*Extract provided*.
══════════════════════════════

By creating a space for students to learn and implement positive performance psychology throughout their legal education, students and schools can align on improving student outcomes, creating better lawyer-people and lawyer-managers -- attributes of increasing importance in law firms and in-house-- by effectuating student understanding of how the way we wire our brains catalyzes factors that drive multifaceted success, including reducing burnout, increasing resilience and long-term satisfaction, developing healthier relationships, and improving empathy-based soft skills. However, this is not merely a call for administrative altruism, as student benefits will inure to the success of the few schools who are humble enough to recognize the need for fundamental changes as transformative as they are trite.
An Illustration
While not the primary subject of discussion, I hope my arrival at, unceremonious departure from, and return to Columbia Law School will illustrate that this approach is not unbridled idealism, uninformed by the particularities of school administration, but rather a moral and pragmatic imperative. On March 15, 2020 -- the day that the U.S. first felt the weight of the epidemic -- my mother passed away following an extended battle with cancer, necessitating that I leave behind my senior spring at USC and move home to Tucson, Arizona to care for my brother and sister. While I would never dare abdicate this responsibility, these circumstances framed matriculation to Columbia as a saving grace, the end of my ordeal.

══════════════════════════════

*Excerpted records*.
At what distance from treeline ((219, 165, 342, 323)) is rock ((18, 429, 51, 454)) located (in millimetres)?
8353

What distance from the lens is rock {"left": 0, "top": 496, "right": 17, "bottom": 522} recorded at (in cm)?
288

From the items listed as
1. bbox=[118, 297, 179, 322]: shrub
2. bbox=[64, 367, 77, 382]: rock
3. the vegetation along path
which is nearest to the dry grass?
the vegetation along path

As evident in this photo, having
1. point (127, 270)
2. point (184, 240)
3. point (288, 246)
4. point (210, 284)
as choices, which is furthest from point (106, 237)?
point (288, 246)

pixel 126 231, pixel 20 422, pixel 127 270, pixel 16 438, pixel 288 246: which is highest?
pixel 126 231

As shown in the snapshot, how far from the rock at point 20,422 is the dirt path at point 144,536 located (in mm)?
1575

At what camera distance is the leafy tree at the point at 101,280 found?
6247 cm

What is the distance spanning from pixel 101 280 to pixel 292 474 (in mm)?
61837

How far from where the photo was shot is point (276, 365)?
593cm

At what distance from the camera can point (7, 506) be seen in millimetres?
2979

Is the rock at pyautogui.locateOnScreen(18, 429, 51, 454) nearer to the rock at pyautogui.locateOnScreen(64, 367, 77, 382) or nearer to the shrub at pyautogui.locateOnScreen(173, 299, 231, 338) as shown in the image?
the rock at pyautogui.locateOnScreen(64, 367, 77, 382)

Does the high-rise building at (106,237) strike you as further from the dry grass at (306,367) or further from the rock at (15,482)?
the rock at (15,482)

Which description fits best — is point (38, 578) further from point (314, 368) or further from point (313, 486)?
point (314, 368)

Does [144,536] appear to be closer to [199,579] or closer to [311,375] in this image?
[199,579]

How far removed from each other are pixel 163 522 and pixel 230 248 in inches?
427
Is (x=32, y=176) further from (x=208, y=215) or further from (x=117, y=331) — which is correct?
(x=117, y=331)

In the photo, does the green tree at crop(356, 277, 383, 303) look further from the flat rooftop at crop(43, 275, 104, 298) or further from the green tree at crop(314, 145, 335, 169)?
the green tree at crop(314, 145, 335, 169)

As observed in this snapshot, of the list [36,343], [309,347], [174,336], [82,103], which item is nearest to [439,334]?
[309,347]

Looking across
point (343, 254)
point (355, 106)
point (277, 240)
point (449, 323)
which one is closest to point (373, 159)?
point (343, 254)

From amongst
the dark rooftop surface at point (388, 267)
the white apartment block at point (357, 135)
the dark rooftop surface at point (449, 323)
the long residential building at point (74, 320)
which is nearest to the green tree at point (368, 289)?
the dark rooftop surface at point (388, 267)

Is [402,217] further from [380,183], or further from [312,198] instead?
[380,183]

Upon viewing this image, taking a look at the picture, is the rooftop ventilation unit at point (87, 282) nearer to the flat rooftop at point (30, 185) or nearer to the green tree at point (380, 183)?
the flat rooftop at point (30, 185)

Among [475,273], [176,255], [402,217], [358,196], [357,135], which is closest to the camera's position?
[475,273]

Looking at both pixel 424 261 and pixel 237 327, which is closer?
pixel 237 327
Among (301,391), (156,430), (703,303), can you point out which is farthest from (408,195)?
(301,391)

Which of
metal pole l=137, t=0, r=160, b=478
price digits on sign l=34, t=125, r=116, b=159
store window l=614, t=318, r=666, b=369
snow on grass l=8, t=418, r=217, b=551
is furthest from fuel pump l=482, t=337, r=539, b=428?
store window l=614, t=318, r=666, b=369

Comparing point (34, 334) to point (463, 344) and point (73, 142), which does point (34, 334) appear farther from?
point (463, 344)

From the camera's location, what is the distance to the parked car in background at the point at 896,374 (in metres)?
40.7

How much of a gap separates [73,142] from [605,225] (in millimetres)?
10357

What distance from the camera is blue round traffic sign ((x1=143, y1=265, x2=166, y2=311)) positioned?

══════════════════════════════

*Prompt A*. Rewrite the passage on performance psychology in legal education from "By creating a" up to and including "they are trite.", replacing "burnout" with "exhaustion".
*Prompt B*. Using the passage on performance psychology in legal education, mark each statement yes or no and quote the deciding words: (i) The author's mother passed away on March 15, 2020. (ii) The author moved home to Phoenix, Arizona. (iii) The author presents the approach as unbridled idealism.
*Prompt C*. According to the passage on performance psychology in legal education, which school's senior spring did the author leave behind?

*Answer area A*.
By creating a space for students to learn and implement positive performance psychology throughout their legal education, students and schools can align on improving student outcomes, creating better lawyer-people and lawyer-managers -- attributes of increasing importance in law firms and in-house-- by effectuating student understanding of how the way we wire our brains catalyzes factors that drive multifaceted success, including reducing exhaustion, increasing resilience and long-term satisfaction, developing healthier relationships, and improving empathy-based soft skills. However, this is not merely a call for administrative altruism, as student benefits will inure to the success of the few schools who are humble enough to recognize the need for fundamental changes as transformative as they are trite.

*Answer area B*.
(i) Yes: "On March 15, 2020 -- the day that the U.S. first felt the weight of the epidemic -- my mother passed away"
(ii) No: "move home to Tucson, Arizona to care for my brother and sister"
(iii) No: "this approach is not unbridled idealism"

*Answer area C*. USC